Para Dalí fue un flechazo. Se sintió tan trastornado por aquella estilizada belleza morena que lo único que consiguió hacer al saludarla fue echarse a reír histéricamente. Ella pronto intuyó las posibilidades de aquel genio neurótico, de piel muy oscura, flaco y atractivo. “Querido mío, no nos dejaremos nunca”, le aseguró aquella mujer que a ojos de los demás no era más que una calculadora femme fatale. En ella Salvador vio la perfecta e imposible síntesis de la musa y la madre, de la seductora y la secretaria.

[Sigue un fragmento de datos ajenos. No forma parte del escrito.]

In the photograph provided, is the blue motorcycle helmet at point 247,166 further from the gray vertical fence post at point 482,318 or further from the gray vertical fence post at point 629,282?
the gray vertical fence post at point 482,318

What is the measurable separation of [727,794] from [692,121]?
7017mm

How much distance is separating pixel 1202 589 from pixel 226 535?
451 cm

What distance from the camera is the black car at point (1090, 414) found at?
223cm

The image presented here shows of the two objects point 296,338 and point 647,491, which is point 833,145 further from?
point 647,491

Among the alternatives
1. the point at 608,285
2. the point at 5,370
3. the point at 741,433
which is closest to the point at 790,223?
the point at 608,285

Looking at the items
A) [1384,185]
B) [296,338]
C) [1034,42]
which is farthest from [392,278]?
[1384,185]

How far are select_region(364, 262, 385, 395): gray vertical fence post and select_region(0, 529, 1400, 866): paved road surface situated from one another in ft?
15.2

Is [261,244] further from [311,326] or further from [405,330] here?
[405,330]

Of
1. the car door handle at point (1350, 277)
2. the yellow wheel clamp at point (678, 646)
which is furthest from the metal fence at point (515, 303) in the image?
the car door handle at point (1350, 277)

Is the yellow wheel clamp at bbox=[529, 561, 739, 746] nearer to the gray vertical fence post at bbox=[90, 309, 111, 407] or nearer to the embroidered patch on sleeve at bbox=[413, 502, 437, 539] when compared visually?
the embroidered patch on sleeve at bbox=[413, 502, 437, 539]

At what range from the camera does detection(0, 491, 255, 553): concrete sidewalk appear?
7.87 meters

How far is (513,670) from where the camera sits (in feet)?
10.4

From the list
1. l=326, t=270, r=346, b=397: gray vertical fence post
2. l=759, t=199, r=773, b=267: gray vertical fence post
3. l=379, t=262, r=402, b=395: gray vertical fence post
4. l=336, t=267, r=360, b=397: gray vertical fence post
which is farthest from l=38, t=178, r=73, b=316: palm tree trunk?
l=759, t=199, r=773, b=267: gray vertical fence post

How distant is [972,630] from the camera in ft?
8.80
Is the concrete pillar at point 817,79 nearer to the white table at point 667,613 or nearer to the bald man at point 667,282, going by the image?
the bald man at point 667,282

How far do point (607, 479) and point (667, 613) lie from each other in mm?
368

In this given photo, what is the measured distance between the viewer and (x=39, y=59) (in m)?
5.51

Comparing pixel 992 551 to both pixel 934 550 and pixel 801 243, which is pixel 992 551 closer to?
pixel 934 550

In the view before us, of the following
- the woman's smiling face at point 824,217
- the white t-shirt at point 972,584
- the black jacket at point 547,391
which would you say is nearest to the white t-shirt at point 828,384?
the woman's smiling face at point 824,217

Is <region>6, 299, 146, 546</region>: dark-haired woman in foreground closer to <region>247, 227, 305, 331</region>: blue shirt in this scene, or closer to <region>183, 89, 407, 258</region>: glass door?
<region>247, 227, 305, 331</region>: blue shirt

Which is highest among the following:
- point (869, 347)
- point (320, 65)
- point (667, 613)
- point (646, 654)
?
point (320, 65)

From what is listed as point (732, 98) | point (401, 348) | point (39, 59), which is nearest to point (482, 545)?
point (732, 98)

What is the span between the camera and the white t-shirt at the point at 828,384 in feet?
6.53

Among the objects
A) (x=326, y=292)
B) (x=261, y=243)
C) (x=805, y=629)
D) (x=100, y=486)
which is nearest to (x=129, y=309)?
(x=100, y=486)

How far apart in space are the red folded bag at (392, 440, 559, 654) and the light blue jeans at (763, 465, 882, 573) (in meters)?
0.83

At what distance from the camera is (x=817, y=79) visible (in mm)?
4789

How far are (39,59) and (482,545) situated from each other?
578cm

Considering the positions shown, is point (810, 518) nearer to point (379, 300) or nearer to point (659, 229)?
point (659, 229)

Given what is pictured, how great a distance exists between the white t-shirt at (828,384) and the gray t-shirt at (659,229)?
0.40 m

Llegó el momento de salir del hotel. Quedaron deslumbrados por la luz invernal. Se miraron el uno al otro: estaban tremendamente pálidos tras dos meses de reclusión. Mientras comían al aire libre decidieron qué hacer y partieron cada uno con un objetivo diferente. Unos días más tarde volvieron a encontrarse en el mismo hotel. Dalí se pasó la tarde observando pasmado la cantidad de dinero que había llevado Gala: por primera vez intuyó lo importante que podría ser para su vida. Llegaba la hora de volver a España.
Aquel periodo de fecundo aislamiento quedó impreso en sus mentes para siempre. Muchos años después, mientras viajaban en tren cada uno absorto en sus pensamientos, por casualidad gritaron al mismo tiempo: “¿Te acuerdas de Carry-le-Rouet?”.